Think about it. Both Staal, Gerbe & Dwyer are all great skaters and when you combine Staal's size & physical play with Dwyer's speed and Gerbe's willingness to throw everything at the net, you have yourself a line that can outwork the opposition and grind down the other team's defense. Tripp Tracy always talks about how you want dump-ins to be a "temporary loss of possession" and when these three are on the ice, that's usually what it ends up being. 

This sequence from Carolina's game against Boston illustrates this point well.

Carolina is about to set up a breakout with Nathan Gerbe leading the charge. He has a couple of options here. One, gain the line and try to get the puck deep or get the puck over to Dwyer, who is guarded by Bruins defenseman Dennis Seidenberg.

Gerbe tries to get the puck over to Dwyer, but his pass is disrupted by Seidenberg, who swats the puck down. Dwyer is still in good position to keep the play alive for Carolina.

After letting finally settling the puck down, Dwyer can now get it deep and he simply bats it down to the corner to force Boston's defense to chase it. He's too far away from the net to get any sort of dangerous shot, so getting it deep is safer option here. 

Dwyer doesn't win the race and the Boston defenseman is able to get a free clearing attempt, but helping the situation for Carolina is Jordan Staal, who comes streaking into the play and puts pressure on the Boston defenseman. Also at the bottom of the picture is Dwyer, who will make his presence felt in just a second.

Staal delivers a hit on the Boston defenseman, forcing him to get rid of the puck and he decides to go along the boards, right to where Dwyer is standing. The Hurricanes have now regained possession of the puck and have Nathan Gerbe ready in a scoring position if they can develop a play from here.

Dwyer decides to work the puck back to Staal as they try to get a cycle going. Gerbe also drifts into the play to provide some support.

A puck battle ensues and it eventually comes loose and thankfully for the Hurricanes, they have two players in the vicinity with Gerbe also lurking close by.

Gerbe beats out everyone to the loose puck and gets a shot on goal from a pretty dangerous scoring area. Boston's Torey Krug is there to block it but the Hurricanes are in decent position here with Dwyer & Jordan all ready to pounce on any rebounds.

Carolina's able to get a couple of second and third chance opportunities as Dwyer & Jordan both fight for the rebound and get right in the face of Boston goalie Tuukka Rask.

The Canes don't score, but they are still able to keep the play alive as Jordan's able to beat Seidenberg to a loose puck.

Jordan works the play back to the point and Ryan Murphy is able to get a shot on goal with some traffic in front. Rask ended up making the save and holding on for the whistle, but the Canes were able to get at least 4-5 shots and three scoring chances in this sequence.
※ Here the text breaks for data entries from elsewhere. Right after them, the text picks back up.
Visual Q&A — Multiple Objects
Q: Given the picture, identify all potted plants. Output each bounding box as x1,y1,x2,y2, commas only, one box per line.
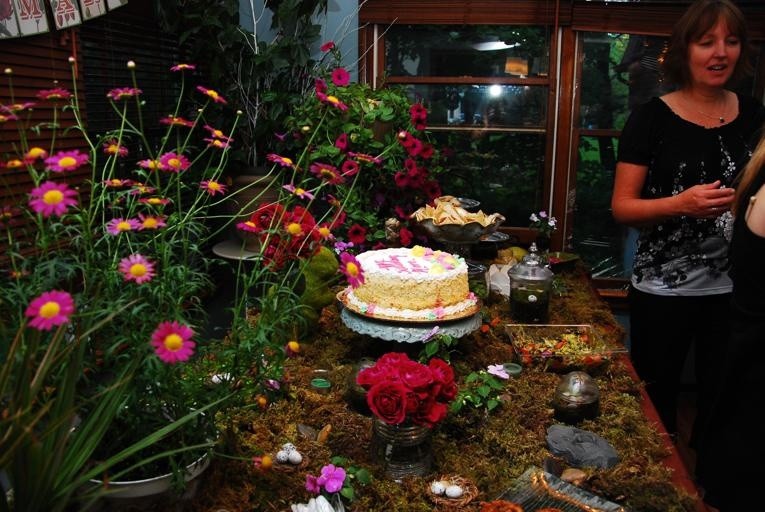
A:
158,0,333,249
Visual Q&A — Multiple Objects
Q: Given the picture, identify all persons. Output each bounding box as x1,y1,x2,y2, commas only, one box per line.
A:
697,135,764,511
608,1,765,444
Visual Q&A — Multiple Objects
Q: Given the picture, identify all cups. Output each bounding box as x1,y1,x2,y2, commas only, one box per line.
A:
468,264,494,322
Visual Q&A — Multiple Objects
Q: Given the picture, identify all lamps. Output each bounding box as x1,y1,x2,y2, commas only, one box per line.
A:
471,25,524,54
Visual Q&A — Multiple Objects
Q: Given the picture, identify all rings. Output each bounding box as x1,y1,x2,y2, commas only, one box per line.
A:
712,206,717,216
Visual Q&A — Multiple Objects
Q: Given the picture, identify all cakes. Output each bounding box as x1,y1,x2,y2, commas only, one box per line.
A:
343,245,478,320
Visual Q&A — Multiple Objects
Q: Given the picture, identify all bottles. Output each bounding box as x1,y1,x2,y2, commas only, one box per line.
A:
506,242,554,329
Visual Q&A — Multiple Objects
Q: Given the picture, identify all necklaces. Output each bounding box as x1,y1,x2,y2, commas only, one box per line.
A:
682,91,730,123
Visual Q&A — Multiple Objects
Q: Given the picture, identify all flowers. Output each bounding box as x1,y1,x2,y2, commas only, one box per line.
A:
356,351,462,424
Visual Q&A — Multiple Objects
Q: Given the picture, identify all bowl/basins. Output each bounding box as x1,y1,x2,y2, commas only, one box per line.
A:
455,198,480,211
415,206,506,241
All off what appeared to be a harmless dump-in. The puck pursuit and good position of the three forwards is what made this possible and it's something they've done a decent job at this year. So Muller has good intentions with his philosophy to "get pucks deep" and get behind the defense, but the problem is that he has only one line that is doing this effectively. 
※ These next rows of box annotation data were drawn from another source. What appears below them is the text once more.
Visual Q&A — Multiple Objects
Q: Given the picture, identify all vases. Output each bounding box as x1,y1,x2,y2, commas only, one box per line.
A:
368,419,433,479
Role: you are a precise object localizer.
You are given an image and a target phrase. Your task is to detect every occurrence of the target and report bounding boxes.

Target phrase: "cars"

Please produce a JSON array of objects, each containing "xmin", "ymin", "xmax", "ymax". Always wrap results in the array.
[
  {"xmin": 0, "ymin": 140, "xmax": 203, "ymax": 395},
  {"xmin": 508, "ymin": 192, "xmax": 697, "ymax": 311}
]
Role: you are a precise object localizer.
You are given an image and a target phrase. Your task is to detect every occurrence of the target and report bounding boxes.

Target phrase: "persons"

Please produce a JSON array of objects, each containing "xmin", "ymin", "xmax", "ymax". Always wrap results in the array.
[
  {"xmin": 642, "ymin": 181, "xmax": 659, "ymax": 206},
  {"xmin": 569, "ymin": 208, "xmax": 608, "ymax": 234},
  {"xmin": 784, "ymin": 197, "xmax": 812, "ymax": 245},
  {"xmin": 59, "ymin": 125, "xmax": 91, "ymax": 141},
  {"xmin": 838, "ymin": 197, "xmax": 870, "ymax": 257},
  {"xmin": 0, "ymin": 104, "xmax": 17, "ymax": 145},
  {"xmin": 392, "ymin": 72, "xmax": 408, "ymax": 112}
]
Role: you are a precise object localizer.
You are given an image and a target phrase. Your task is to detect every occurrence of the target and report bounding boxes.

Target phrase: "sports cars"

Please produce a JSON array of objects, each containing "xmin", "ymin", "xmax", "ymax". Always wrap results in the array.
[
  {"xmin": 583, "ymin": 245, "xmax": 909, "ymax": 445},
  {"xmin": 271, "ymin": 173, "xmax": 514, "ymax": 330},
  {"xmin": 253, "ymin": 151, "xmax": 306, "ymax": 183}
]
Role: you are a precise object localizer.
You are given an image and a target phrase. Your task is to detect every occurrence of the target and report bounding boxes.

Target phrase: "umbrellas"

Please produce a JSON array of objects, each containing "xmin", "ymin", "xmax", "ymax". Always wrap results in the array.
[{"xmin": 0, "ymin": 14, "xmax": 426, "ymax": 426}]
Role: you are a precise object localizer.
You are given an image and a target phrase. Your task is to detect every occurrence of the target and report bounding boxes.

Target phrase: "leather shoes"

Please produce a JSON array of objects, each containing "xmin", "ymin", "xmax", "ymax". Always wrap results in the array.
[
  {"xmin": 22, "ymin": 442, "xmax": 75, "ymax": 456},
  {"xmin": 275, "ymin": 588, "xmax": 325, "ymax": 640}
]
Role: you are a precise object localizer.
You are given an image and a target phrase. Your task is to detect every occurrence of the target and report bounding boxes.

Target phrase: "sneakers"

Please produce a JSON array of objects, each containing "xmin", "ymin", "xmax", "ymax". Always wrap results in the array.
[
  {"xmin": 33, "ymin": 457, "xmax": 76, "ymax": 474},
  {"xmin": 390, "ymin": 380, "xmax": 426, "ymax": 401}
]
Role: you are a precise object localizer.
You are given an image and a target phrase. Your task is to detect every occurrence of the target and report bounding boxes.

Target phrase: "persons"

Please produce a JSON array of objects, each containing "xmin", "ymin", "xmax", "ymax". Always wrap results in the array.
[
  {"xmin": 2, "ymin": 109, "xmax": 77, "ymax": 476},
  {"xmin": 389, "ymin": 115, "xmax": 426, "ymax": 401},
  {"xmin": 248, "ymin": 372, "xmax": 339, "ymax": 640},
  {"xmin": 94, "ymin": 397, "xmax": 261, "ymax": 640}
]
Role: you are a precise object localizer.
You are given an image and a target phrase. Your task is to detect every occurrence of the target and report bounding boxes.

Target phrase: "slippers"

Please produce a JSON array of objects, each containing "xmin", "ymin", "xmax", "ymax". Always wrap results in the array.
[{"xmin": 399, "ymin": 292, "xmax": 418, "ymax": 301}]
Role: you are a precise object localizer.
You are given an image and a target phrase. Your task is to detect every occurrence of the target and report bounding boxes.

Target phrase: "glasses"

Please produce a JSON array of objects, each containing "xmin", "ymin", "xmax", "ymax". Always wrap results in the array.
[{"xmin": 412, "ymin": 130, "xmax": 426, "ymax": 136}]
The whole debate between dump-and-chase vs. carrying the puck in will probably go on for the rest of the year, but there are some ways that dump-ins can lead to a decent amount of offense. The Hurricanes just don't have the personnel to have their entire team do this. The first line is better carrying the puck in, as evidenced by their high shot/entry rates with a high carry percentage. Tlusty's tendency to dump the puck in 5-6 times a game was one of the reasons why that line struggled so much earlier in the season. The entire bottom-six hasn't been good at creating offense off uncontrolled entries either, which isn't too surprising given the players there.. Jordan's line could be a special case, but it's one of the few positives the Hurricanes have going for them right now.